Was this announced right now or has this been a thing during the E3? Because not a single place even mentioned it.
A few places did. I think they talked to a smaller site first, The Escapist and Destructoid only just picked it up.
Not sure if they were actually *at* E3 which might also be why it got lost in the mix or overshadowed.
I bet it has great battery life xD
SteamOS has support from Nvidia, Intel, AMD, and dozens of other companies, several AAA games have already been announced for it, and the most used Engines already announced support! Now it’s a matter of time!
Soon the hardware the PS4 and XBone will be very outdated, and the steam machines will always be evolving!
If it’s running Windows and is x86/x64 then it should. That is just run through Steam.
not bad, really interesting 😀
If it’s not that expensive I don’t really care if it isn’t that powerful. I have tons of great indie games I’d love to play on the go, and most of them don’t require much hardware. If it can run games like Valdis Story and Rayman, and maybe some basic 3D titles, I’d be cool with that. Though tbh I’d prefer a regular controller design even though it would limit you to 360 controller compatible games.
The Nvidia Shield has been getting tempting too lately at $200. Just wish it was running Windows so it could natively run low-end games.
I’m fairly certain that, with Shield’s streaming app, you can play any Windows game from your PC, including emulators, etc. And this feature now works away from the house so as long as your main PC is on, you’ll always be able to play those games on your Shield from anywhere with a wifi signal. Also, the upgraded Shield 2 with Tegra K1 should be releasing fairly soon. A diagram of it just popped up in an FCC filing. As a PC gamer that would use the hell out of the streaming function, I might take the plunge depending on how good it looks.
Playing Valdis Story on the go? I need one of these.
Vaporware?
Probably, though I wouldn’t be surprised to see Razer or Nvidia do a real one.
Shield 2 with K1…
shield is a arm cpu, not x86.
impossible
don’t need a X86 to run linux.
but need x86 to run games x86.
Yeah. Considering Valve is not going to allow any other companies manufacture their own Steam controllers, I wouldn’t trust any old company trying to recreate their haptic touchpads. Also, using a 4-button layout as a d-pad makes sense when they’re closer together. These are so far apart they almost look impossible to use. ALSO, the Steam controllers just got delayed until 2015 so I wouldn’t be surprised if their updated version looks completely different than what they’ve shown so far.
It’s an interesting idea, would like to know more about the specs though.

= = =

In the comment thread above, until what year have the Steam controllers been delayed?

[Stored data]
= = =

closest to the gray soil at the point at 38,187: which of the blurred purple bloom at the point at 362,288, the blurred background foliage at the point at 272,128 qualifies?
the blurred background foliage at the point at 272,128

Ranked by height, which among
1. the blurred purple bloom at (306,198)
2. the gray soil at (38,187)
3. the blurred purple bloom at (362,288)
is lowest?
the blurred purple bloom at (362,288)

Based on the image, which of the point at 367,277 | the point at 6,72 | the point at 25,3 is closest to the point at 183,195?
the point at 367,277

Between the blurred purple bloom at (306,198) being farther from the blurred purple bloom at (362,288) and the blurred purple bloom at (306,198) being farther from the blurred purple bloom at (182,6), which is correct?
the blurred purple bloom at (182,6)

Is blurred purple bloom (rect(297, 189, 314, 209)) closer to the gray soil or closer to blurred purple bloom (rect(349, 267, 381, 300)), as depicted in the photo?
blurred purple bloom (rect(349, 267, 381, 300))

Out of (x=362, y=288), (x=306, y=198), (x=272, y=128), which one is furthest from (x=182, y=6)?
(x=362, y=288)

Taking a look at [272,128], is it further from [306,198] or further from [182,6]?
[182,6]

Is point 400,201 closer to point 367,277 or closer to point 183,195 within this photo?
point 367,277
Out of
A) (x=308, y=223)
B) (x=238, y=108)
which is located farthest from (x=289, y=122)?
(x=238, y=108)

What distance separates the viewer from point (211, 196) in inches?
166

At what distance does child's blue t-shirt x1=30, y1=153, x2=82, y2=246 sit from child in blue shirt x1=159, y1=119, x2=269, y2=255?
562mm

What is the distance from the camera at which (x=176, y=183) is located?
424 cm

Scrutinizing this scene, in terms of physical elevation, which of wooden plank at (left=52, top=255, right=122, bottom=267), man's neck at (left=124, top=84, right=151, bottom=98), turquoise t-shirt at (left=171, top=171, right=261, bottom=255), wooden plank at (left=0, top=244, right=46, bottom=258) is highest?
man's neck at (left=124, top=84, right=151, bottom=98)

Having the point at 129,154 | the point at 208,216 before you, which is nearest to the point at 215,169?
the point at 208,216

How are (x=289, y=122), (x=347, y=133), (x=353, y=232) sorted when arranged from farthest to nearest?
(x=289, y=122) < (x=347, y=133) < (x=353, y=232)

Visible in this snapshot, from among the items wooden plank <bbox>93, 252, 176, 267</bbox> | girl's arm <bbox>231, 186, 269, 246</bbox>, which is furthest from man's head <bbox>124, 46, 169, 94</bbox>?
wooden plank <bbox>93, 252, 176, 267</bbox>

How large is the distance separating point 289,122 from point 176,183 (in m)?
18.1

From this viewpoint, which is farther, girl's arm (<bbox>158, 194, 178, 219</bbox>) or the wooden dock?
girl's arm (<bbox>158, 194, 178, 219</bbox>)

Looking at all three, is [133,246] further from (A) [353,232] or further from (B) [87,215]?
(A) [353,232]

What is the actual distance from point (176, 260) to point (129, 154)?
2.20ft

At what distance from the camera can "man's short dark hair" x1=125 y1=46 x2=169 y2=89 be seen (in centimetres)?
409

= = =

## ANSWER IN FULL
2015